▶ **REQUIREMENTS**
Rewrite every line of the records below as a single numbered list, dropping the blank lines.

▶ **INPUT FOR THIS TASK**
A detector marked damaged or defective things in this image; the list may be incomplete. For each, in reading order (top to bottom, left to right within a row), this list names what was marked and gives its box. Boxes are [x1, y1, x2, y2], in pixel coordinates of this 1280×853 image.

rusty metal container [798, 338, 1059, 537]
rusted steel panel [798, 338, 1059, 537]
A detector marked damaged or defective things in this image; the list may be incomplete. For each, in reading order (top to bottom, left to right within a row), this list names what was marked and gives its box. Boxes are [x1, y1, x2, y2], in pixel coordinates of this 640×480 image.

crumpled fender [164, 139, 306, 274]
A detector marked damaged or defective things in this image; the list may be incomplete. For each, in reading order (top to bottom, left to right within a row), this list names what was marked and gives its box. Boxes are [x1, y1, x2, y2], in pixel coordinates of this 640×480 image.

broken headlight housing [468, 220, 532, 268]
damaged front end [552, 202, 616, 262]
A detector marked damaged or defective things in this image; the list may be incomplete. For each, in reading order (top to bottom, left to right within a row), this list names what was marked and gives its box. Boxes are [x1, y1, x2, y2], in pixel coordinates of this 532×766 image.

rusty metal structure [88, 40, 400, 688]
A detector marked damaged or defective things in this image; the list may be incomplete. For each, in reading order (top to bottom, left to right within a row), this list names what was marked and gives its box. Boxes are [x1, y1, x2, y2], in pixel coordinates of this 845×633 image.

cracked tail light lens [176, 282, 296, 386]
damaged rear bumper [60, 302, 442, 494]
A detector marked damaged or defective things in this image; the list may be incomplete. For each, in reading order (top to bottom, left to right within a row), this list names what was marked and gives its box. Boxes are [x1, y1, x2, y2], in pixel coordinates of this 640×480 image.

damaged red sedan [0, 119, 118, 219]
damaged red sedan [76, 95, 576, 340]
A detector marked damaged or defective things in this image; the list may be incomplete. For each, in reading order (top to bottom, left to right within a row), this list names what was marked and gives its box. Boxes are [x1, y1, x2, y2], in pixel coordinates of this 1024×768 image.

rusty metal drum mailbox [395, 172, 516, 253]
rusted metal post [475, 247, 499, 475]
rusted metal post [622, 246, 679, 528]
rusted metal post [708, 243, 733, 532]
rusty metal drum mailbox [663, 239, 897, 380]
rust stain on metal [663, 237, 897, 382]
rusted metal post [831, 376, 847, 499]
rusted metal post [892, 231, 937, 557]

▶ **WORKED SOLUTION**
1. A detector marked damaged or defective things in this image; the list may be incomplete. For each, in reading order (top to bottom, left to right within a row), this list names what was marked and gives its box. Boxes are [x1, y1, x2, y2], in pixel coordinates of this 1280×853 image.
2. rusty metal container [798, 338, 1059, 537]
3. rusted steel panel [798, 338, 1059, 537]
4. A detector marked damaged or defective things in this image; the list may be incomplete. For each, in reading order (top to bottom, left to right within a row), this list names what was marked and gives its box. Boxes are [x1, y1, x2, y2], in pixel coordinates of this 640×480 image.
5. crumpled fender [164, 139, 306, 274]
6. A detector marked damaged or defective things in this image; the list may be incomplete. For each, in reading order (top to bottom, left to right within a row), this list names what was marked and gives its box. Boxes are [x1, y1, x2, y2], in pixel coordinates of this 640×480 image.
7. broken headlight housing [468, 220, 532, 268]
8. damaged front end [552, 202, 616, 262]
9. A detector marked damaged or defective things in this image; the list may be incomplete. For each, in reading order (top to bottom, left to right within a row), this list names what was marked and gives its box. Boxes are [x1, y1, x2, y2], in pixel coordinates of this 532×766 image.
10. rusty metal structure [88, 40, 400, 688]
11. A detector marked damaged or defective things in this image; the list may be incomplete. For each, in reading order (top to bottom, left to right within a row), this list names what was marked and gives its box. Boxes are [x1, y1, x2, y2], in pixel coordinates of this 845×633 image.
12. cracked tail light lens [176, 282, 296, 386]
13. damaged rear bumper [60, 302, 442, 494]
14. A detector marked damaged or defective things in this image; the list may be incomplete. For each, in reading order (top to bottom, left to right within a row), this list names what was marked and gives its box. Boxes are [x1, y1, x2, y2], in pixel coordinates of this 640×480 image.
15. damaged red sedan [0, 119, 118, 219]
16. damaged red sedan [76, 95, 576, 340]
17. A detector marked damaged or defective things in this image; the list may be incomplete. For each, in reading order (top to bottom, left to right within a row), this list names what was marked and gives its box. Boxes are [x1, y1, x2, y2], in pixel coordinates of this 1024×768 image.
18. rusty metal drum mailbox [395, 172, 516, 253]
19. rusted metal post [475, 247, 499, 475]
20. rusted metal post [622, 246, 679, 528]
21. rusted metal post [708, 243, 733, 532]
22. rusty metal drum mailbox [663, 239, 897, 380]
23. rust stain on metal [663, 237, 897, 382]
24. rusted metal post [831, 376, 847, 499]
25. rusted metal post [892, 231, 937, 557]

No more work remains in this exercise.